One night I got up at 12:30 to go to the bathroom and I could hear him start vocalizing and run up to my tent... Maybe 5 feet away.
The food served was so good, you can't imagine it could be produced in a tent kitchen. Micah's favorite was the chocolate cake with caramel filling and second was the ice cream with caramel sauce. I had to be rolled back to my tent every night. However, the main reason to go to is Debbie, the safari guide. She was amazingly knowledgeable. She volunteered to take us on a half day safari when we were only expecting a morning and evening game drive. That turned into a full day 6:00 am- 4:30pm. That's the day we saw most of the animals. The feature that puts Outlook Safaris above others is the insulated ponchos and hot water bottles that they provide for the morning game drives. Remember its only 30-40 degrees in the mornings and you sit up high in the safari vehicle with the wind blowing on you. Those two little luxuries made our safari perfect.

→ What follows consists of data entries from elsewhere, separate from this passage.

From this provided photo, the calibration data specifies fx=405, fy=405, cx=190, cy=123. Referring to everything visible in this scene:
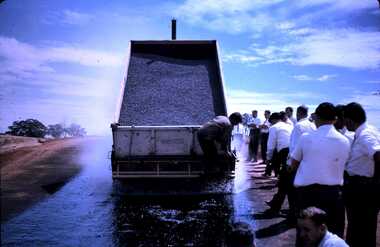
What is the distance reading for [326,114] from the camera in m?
4.00

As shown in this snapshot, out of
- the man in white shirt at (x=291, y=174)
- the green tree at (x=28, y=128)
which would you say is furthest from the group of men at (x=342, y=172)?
the green tree at (x=28, y=128)

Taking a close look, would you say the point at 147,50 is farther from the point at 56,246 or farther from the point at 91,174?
the point at 56,246

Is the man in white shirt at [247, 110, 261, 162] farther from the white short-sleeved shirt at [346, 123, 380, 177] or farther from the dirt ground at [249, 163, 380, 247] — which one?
the white short-sleeved shirt at [346, 123, 380, 177]

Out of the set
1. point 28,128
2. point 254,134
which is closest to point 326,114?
point 254,134

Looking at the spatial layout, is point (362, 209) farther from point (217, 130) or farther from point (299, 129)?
point (217, 130)

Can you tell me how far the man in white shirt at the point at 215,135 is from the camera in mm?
7387

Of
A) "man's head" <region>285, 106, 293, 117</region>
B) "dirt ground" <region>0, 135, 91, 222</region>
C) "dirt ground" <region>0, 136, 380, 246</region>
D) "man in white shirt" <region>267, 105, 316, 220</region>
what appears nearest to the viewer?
"dirt ground" <region>0, 136, 380, 246</region>

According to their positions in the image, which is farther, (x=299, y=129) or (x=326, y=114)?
(x=299, y=129)

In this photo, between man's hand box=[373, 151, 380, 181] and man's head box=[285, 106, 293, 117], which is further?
man's head box=[285, 106, 293, 117]

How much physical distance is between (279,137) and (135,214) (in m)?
3.16

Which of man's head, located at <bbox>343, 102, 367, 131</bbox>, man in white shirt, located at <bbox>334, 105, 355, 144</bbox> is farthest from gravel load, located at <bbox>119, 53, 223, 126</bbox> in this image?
man's head, located at <bbox>343, 102, 367, 131</bbox>

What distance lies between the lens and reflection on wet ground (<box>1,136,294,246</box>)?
5.22 meters

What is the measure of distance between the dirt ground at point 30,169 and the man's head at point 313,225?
5056mm

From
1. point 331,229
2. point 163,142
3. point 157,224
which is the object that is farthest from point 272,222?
point 163,142
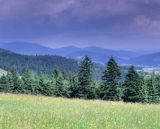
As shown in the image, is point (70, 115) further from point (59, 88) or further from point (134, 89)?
point (59, 88)

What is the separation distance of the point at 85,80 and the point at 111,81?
15.2ft

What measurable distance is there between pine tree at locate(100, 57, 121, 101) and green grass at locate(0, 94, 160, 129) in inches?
1829

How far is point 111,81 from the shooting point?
69.6 meters

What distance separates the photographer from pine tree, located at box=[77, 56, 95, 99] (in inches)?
A: 2751

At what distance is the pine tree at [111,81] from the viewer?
68.8 meters

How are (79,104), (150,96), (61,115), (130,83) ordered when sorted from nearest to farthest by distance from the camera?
(61,115)
(79,104)
(130,83)
(150,96)

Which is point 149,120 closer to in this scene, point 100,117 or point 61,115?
point 100,117

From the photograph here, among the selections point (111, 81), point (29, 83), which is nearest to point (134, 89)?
point (111, 81)

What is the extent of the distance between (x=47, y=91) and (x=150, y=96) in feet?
72.7

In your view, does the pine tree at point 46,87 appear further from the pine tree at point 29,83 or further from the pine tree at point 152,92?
the pine tree at point 152,92

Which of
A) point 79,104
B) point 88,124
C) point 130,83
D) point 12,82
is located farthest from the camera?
point 12,82

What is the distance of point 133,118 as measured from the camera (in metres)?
17.6

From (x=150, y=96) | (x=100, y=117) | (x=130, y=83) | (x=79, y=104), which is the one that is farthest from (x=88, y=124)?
(x=150, y=96)

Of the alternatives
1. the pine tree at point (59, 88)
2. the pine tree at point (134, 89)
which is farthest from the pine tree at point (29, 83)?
the pine tree at point (134, 89)
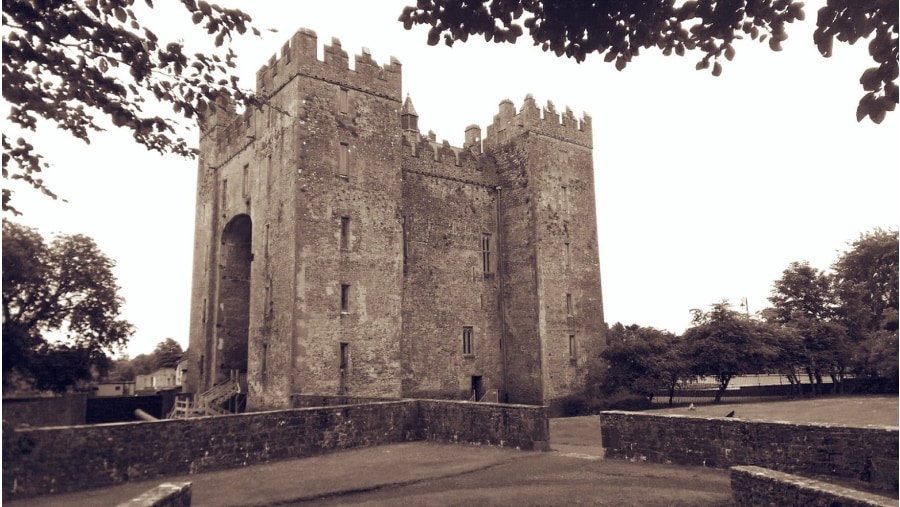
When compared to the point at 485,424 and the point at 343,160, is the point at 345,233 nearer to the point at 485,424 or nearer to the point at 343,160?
the point at 343,160

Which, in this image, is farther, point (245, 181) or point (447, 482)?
point (245, 181)

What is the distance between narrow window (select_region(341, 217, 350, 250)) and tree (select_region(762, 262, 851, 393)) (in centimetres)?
2461

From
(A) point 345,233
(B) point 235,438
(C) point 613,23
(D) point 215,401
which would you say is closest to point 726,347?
(A) point 345,233

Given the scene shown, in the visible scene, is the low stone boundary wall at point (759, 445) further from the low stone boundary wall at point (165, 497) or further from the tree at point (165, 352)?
the tree at point (165, 352)

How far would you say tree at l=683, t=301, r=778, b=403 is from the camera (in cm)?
3030

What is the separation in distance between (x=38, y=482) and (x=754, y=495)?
11.4 m

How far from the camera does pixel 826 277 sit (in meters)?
40.9

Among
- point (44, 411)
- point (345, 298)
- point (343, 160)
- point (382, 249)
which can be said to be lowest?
point (44, 411)

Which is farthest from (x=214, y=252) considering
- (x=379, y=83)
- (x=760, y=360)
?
(x=760, y=360)

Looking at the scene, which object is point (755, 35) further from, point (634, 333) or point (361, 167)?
point (634, 333)

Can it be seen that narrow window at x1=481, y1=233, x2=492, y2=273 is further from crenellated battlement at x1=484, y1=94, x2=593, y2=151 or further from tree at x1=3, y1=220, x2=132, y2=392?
tree at x1=3, y1=220, x2=132, y2=392

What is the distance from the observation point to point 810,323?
119ft

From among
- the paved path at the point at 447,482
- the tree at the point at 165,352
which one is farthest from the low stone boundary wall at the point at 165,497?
the tree at the point at 165,352

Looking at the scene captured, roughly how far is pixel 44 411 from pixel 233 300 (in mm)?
15958
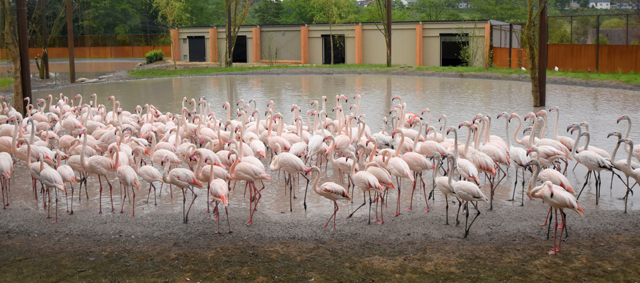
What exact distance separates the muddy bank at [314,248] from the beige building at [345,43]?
27.4m

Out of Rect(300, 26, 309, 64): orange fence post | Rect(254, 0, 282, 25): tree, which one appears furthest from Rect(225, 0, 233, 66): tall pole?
Rect(254, 0, 282, 25): tree

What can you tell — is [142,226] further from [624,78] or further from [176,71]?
[176,71]

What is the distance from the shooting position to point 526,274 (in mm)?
5309

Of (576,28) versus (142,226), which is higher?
(576,28)

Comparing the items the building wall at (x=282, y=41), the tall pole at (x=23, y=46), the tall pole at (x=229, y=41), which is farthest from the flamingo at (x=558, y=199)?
the building wall at (x=282, y=41)

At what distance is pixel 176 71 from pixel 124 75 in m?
3.02

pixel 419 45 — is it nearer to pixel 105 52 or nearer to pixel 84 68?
pixel 84 68

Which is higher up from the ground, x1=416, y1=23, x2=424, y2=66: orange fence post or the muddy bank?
x1=416, y1=23, x2=424, y2=66: orange fence post

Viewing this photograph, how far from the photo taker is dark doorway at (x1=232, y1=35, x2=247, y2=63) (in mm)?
42656

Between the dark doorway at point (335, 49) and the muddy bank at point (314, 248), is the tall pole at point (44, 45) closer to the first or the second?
the dark doorway at point (335, 49)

                           hot water bottle and insulated poncho                       
                             Photo Credit: Rachael Costello




The Luckiest People On The Planet

I am feeling like the luckiest people on the planet today. While in Kruger we saw all of their endangered species. Our guide, Debbie, told us she had never had guests see all the Kruger endangered species in one visit. There are 120 cheetahs in Kruger and I knew not even to hope to see one. To be able to see 7 was mind blowing. We saw a white rhino and her baby and later in the day a male black rhino alone. They are endangered by human poachers for their ivory tusk. Most visitors to the park don't get excited about Wild dogs but they are also in danger of extinction and there are only 113 in Kruger. We saw nine, almost 10% of Kruger's population.
The final endangered species sighting was a bird, the Southern Ground Hornbill. They are endangered by elephants. Their nesting habitat is a tree that is a favorite of elephants to knockdown. Micah wasn't grasping the significance of seeing these animals until I explained to him that if measures weren't taken to protect these animals that by the time he was an adult they may be extinct like the dinosaurs. He would be a witness to their existence and their extinction.


                                                 Photo Credit: Rachael Costello



Kruger Safari

We are back from our first safari in Kruger National Park and it was amazing. It felt like we were in a National Geographic episode. We saw many elephants one even touched the truck, thousands of impala, hundreds of monkeys and baboons.

                                        Photo Credit: Rachael Costello and Micah Costello

There were lions, warthogs, kudo, waterbuck, bushbuck giraffes, hippos, crocodiles, African buffalo, wild dogs, hyena and tons of birds. We didn't see leopard or Zebras. But the highlight was two separate sightings of a total of SEVEN cheetah. Cheetah are usually solitary animals but there was a family of cheetahs; a mom and her 5 cubs (which were now her size) spotted near The Skakuza Restcamp where we stayed. On the last day as we were driving back to camp a man stopped us to tell us the cheetah family had just been scene on the parallel road and they were headed right for us. We waited and sure enough first came mom and then a few minutes later the 5 cubs.

                                                                                                family of cheetahs 
                                                                Photo Credit: Rachael Costello

Then we got to witness the most amazing thing: a cheetah hunt that resulted in an impala kill. We saw them running and we turned the corner of the road just in time to see them push it to the ground and start devouring it. In about 30 seconds the sky was filled with vultures. I have goosebumps even now thinking about it. Our safari guide, Debbie was out of her mind ecstatic. In eight years she had never seen a live hunt and kill, let alone 7 cheetah in one day. After the cheetah kill Micah said " this was the best day of my whole life" 

Mairyn, Micah and I want you to know that several times while on safari we said out loud that you would have loved this and we wished you were here to see it.